California State University Long Beach, 2009 B.S. Marine Biology

M.S. Thesis

Benthic Infaunal Biodiversity of Mobile Bay and the Tensaw River, Alabama

Biodiversity is an important measure of the health and productivity of a given environment. It is important for a community to be balanced, well integrated, and adaptive to achieve and maintain that biodiversity, and to exhibit proper ecosystem function. Species diversity and community composition are often used, along with environmental data, to assess the health of an environment and to monitor responses to changing environmental conditions. Salinity is one of the most important factors determining species distribution in the aquatic environment.

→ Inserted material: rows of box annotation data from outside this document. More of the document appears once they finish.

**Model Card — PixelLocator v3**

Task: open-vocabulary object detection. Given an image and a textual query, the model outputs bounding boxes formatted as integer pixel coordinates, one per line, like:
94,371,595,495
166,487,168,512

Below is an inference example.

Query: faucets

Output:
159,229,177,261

The sediment samples I am analyzing are from sites in Alabama that range from fully saline in the Mobile Bay (“Lower”) area, to fully fresh water in the Tensaw River (“Upper”). There are also two mid-range salinity study sites denoted as “Lower Middle” and “Upper Middle”. The main goals of this study are to establish which benthic infaunal species are present at each site individually, and within each of the four major study areas. These sites will also be compared by season to see how the species diversity changes throughout the year. Then, environmental data will be used to look at seasonal environmental changes and to compare how salinity and other environmental factors may influence the distribution of these species. Estuarine habitats are extremely sensitive, and they are exposed to many anthropogenic pressures. Hopefully, this research can be used to assess the overall health of the area and to create a picture of the changes that occur throughout the year. This should help determine which impacts are natural and which are anthropogenic in an attempt to better protect this area in the future.